• [TEXT SEGMENT]:
--- begin ---

We can propose a better scheduling policy to improve the row locality, as depicted in Fig. 9(c): the running set gathers active warps of the same thread batch as they commonly access the same page (i.e., the same row). If the thread batch in running set does not have sufficient active warps, all the warps of this thread batch are demoted to the pending set, and a new thread batch that has sufficient active warps will be promoted to the running set.

In such a design, promoting warps may harm the row locality when the rows accessed by the previous active warps and the newly promoted ones are different. Hence, as shown in Fig. 9(d), a better promotion scheme can promote a thread batch that is the successor of the demoted thread batch, e.g., promoting (1,0,0) (or (1,1,0)) after demoting (0,0,0) (or (0,1,0)). Due to the page allocation mechanism, the adjacent thread batch is most likely to access the same row in the bank.

The above sequential thread batch switching often results in a round-robin execution sequence, potentially incurring the burst of memory accesses in a short time. As illustrated in Fig. 9(d), all memory accesses are evoked in the first four scheduling cycles. The situations that may harm the scheduling efficiency include: 1) A thread batch demoted by a long operation could access the same page again in the near future. However, it may not be scheduled again in time; 2) When the thread batches are continuously promoted to the running set, the generated memory-accesses burst is coupled with the lost locality. The prolonged queuing delay in memory controllers may overwhelm the reply network connecting memory controllers and SMs (Bakhoda et al., 2010).

--- end ---

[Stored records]
--- begin ---

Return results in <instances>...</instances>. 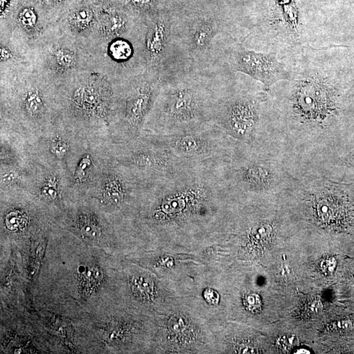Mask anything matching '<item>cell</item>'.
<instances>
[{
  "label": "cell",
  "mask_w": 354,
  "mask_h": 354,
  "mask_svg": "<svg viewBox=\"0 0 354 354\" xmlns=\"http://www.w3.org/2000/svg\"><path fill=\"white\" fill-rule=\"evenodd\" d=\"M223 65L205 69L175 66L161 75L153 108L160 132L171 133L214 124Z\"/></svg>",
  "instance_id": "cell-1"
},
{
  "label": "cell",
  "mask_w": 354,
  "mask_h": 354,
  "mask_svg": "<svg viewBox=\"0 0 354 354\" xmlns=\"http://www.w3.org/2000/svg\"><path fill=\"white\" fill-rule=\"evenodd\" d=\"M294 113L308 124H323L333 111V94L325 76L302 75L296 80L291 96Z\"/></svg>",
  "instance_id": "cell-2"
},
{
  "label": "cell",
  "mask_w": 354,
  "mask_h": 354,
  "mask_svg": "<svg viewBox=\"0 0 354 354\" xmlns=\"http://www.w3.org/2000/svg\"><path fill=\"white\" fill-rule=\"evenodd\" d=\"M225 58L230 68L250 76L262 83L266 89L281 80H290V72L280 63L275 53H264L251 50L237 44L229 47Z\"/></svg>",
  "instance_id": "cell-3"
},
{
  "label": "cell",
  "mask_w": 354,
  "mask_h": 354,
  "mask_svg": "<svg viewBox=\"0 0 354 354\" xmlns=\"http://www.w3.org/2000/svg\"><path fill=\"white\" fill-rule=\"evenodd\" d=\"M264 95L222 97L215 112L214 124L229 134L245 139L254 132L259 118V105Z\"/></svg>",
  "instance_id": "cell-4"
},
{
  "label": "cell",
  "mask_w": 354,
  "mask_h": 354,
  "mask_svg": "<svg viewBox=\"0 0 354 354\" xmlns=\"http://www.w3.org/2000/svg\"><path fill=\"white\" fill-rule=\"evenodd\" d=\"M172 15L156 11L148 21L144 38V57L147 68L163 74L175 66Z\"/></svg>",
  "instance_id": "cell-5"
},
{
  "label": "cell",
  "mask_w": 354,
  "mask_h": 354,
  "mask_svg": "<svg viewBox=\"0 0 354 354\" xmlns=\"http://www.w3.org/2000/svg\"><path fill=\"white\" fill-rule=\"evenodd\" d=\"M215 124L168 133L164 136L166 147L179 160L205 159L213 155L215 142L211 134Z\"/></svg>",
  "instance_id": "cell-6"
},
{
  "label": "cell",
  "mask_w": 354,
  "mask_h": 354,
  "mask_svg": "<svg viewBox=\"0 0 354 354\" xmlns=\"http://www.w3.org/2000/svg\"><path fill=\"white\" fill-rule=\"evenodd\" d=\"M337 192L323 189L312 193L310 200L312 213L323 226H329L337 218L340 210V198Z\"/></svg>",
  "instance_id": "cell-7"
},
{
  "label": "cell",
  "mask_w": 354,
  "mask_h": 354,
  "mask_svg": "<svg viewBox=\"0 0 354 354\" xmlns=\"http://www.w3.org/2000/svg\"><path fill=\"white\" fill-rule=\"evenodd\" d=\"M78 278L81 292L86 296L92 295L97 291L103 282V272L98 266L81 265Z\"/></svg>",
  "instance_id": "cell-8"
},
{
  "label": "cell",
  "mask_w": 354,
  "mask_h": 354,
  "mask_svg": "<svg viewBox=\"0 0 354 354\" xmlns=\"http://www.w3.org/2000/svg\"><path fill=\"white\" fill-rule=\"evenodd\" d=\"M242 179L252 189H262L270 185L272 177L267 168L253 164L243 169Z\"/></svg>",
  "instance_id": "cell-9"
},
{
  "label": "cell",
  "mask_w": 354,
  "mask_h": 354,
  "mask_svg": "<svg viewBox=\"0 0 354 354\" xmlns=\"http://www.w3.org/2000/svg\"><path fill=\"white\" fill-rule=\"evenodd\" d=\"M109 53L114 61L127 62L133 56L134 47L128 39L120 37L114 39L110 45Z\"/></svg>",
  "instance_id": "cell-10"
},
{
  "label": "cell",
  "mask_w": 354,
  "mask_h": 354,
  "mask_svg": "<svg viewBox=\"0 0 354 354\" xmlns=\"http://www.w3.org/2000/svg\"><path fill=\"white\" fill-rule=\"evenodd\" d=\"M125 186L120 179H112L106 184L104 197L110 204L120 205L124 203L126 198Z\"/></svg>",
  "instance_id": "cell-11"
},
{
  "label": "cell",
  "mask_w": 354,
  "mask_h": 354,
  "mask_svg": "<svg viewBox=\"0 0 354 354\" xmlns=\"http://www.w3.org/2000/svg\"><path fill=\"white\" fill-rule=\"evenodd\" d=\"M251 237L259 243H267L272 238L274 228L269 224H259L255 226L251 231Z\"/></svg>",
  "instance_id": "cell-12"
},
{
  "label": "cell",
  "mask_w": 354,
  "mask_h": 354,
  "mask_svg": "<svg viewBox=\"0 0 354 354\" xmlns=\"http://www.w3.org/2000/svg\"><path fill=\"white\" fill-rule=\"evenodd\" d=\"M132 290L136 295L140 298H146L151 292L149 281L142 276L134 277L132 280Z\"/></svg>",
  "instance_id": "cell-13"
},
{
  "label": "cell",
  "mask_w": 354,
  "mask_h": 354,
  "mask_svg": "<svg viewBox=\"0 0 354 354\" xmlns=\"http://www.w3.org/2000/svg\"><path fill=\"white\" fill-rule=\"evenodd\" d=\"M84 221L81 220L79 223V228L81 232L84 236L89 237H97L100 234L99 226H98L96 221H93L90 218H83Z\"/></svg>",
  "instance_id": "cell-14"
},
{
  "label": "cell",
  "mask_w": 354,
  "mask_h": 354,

--- end ---

• [ACTIONS TO TAKE]:
1) Return the part of the warp-scheduling passage that begins at the words "We can propose" and stops after "the running set.".
2) In the warp-scheduling passage, what makes the adjacent thread batch most likely to access the same row in the bank?
3) Write what comes next in the warp-scheduling passage, starting after its final sentence.

• [WRITTEN RESPONSES]:
1)
We can propose a better scheduling policy to improve the row locality, as depicted in Fig. 9(c): the running set gathers active warps of the same thread batch as they commonly access the same page (i.e., the same row). If the thread batch in running set does not have sufficient active warps, all the warps of this thread batch are demoted to the pending set, and a new thread batch that has sufficient active warps will be promoted to the running set.

2) The page allocation mechanism.

3)
To overcome the above drawbacks, we assign higher promotion priority to older thread batches in the pending set. We assume the priority of the thread batches in Fig. 9(a) descends from the left to the right and then from the top to the bottom. Fig. 9(e) shows the scheduling sequence of the thread batches considering our proposed promotion priority. The improvement of row locality, especially the decreasing of memory access burst, leads to significant reduction in average memory access latency. We name the scheduling method corresponding to the example presented in Fig. 9(e) as TBAS.

Besides the maintenance of intra-/inter-thread batch row locality and alleviation on congestion of reply network, TBAS also reduces the stretch of memory access footprint by limiting the active thread batches in a particular time window. Such a limitation on thread-level parallelism can bring in an implicit positive effect on the cache locality (Rogers et al., 2012) as we shall explain in Section 6.1.

The hardware overhead of TBAS is similar to that of CCWS except for the promotion priority arbitrator. Fortunately, the number of concurrent thread batches in an SM is usually small: An SM of Fermi GPU, for example, supports only eight concurrent thread blocks (or at most 8 thread batches). Therefore, the implementation overhead of the arbitrator is negligible.

5. Experiment Methodology

5.1. Benchmark

We adopt a set of diverse GPU applications from (NVIDIA, [n. d.]b; Bakhoda et al., 2009; Che et al., 2009; Jog et al., 2013a; Stratton et al., 2012) as our benchmark used in our evaluations. Most of the applications are fully simulated except for the applications from (Jog et al., 2013a) of which only the first two billion instructions are simulated. The detailed characteristics of each application in the benchmark are summarized in Table 1. All GPU applications are profiled to generate the optimal thread batches before execution.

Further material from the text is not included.